START Exercise text

Low literacy also may contribute to health disparities. Women, minorities, and older people were much more likely than others in the study to experience problems, the researchers found, with women twice as likely, and seniors five times as likely, to have poor blood-sugar control.

Schillinger describes the current healthcare system as being designed to meet the needs of only the most literate. This, he said, must be changed if we are going to reduce disparities. "In our society, while money may be power, literacy really is power," said Schillinger. "Literacy," he emphasized, "is the ability to advocate for oneself in a highly competitive healthcare system."

People who do not have basic literacy skills usually have limited access to health information, and their understanding about health-related matters is generally poor to begin with. They also may have trouble comprehending written health information that is given to them. In one nationwide study, researchers at Louisiana State University, Shreveport, found that the reading levels of materials given to patients were at levels five to seven years beyond the patients' ability to read them.

And health communicators take note: 100 percent of health-related Web sites written in English, and 86 percent of Spanish health sites, were found to be written at the twelfth-grade reading level -- despite the adult literacy survey's finding that the average Medicaid recipient reads at the fifth-grade level.

Schillinger contends that literacy not only affects how well a patient understands a prescription label, brochure, or Web page, but it also may influence how well a patient grasps what a doctor is saying in a typical one-on-one conversation. In a study on the same diabetes patients, he and researchers at San Francisco General Hospital found that 32 percent of the patients said that their doctor often uses words that they don't understand. These words are not necessarily medical jargon, but may be everyday words used in specialized ways or common words that are simply beyond the experience of the patients. Additionally, more than one-fourth of patients said that their doctor gave them test results without providing an explanation.

"And these doctors are working in a public hospital because they really want to work in a public hospital," said Schillinger. "Their mission is to take care of vulnerable patients. So this is, in many ways, a best-case scenario."

END Exercise text
START Records provided

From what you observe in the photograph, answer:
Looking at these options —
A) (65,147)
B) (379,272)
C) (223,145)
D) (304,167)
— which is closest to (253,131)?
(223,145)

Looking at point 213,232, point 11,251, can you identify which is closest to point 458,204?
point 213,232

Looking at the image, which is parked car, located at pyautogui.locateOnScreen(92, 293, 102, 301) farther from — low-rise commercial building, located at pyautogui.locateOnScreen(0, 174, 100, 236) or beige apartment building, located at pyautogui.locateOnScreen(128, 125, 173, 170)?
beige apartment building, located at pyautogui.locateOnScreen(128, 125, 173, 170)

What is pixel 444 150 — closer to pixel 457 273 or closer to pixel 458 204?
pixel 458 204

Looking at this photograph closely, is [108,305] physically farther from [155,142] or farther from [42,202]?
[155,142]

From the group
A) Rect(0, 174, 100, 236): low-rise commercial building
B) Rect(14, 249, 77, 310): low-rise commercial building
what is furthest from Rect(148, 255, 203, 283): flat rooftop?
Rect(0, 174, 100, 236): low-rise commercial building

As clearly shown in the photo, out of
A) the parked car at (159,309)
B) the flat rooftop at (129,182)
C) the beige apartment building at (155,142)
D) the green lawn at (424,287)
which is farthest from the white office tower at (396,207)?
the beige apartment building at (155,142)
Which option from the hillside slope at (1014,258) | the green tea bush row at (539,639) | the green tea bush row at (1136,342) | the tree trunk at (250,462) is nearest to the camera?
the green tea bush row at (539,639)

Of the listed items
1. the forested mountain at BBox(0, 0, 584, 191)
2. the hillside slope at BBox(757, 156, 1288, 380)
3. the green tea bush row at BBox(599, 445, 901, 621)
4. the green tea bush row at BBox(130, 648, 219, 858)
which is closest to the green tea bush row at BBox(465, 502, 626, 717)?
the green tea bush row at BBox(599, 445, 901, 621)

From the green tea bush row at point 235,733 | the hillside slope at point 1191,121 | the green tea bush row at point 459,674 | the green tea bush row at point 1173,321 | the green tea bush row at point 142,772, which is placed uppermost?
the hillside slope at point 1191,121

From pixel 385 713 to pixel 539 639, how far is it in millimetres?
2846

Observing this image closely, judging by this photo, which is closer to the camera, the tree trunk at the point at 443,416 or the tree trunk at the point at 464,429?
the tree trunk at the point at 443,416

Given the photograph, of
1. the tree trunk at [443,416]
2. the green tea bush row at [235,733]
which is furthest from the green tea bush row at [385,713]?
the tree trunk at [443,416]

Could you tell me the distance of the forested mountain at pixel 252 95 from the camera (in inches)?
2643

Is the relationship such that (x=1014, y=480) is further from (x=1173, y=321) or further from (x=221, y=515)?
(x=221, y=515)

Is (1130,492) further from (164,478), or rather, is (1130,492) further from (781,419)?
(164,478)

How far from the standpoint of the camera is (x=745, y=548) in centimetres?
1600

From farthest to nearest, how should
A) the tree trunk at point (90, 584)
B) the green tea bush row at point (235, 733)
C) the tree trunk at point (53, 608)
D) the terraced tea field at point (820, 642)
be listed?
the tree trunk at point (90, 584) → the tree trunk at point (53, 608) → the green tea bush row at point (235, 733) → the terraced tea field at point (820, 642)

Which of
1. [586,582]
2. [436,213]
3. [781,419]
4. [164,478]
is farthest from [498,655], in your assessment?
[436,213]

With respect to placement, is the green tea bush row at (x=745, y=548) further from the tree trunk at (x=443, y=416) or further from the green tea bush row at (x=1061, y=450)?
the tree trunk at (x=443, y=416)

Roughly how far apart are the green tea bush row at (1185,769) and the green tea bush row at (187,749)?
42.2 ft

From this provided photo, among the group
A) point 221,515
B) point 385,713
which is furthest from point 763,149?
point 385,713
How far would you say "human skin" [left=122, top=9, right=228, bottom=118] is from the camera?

END Records provided

Complete the following
#1 Transcribe part of the passage on literacy and health care word for word, beginning at the words "And health communicators" and stopping after "the fifth-grade level.".
#2 Go on with the passage on literacy and health care, picking up after its final sentence.

Results for each task
#1
And health communicators take note: 100 percent of health-related Web sites written in English, and 86 percent of Spanish health sites, were found to be written at the twelfth-grade reading level -- despite the adult literacy survey's finding that the average Medicaid recipient reads at the fifth-grade level.

#2
Despite the discouraging numbers, Schillinger sees a way out. He described a communication method he and colleagues at San Francisco General Hospital have developed called "closing the loop," which is based on the "teach-back" method used in education. Each time the doctor introduces a new health concept to the patient, such as "Take this pill twice a day to help thin your blood," the doctor asks the patient to repeat the message in his or her own words. If the patient gets it right, great. He is more likely to remember the message, having said it himself. If the patient gets it wrong, the doctor has a chance to review the information until the patient does understand. And with understanding comes adherence.

Schillinger and others have assessed how frequently doctors at San Francisco General practice the feedback loop, as well as the loop's effectiveness in helping diabetic patients maintain blood-sugar control. The results are published in the January 2003 issue of Archives of Internal Medicine.

Other strategies Schillinger is testing are the use of weekly phone messages, designed by patients for patients, and group visits in which patients with the same illness meet together with a doctor and health educator to discuss questions they may have, common problems, and possible solutions to those problems.

"In the United States, we've all known that education is related to health, but we felt that it was an immutable characteristic of a population, and not something that can be changed," said Schillinger. But what's so compelling about literacy, he said, is that it can be changed, and the impact can be great, particularly during the clinical encounter between patient and doctor.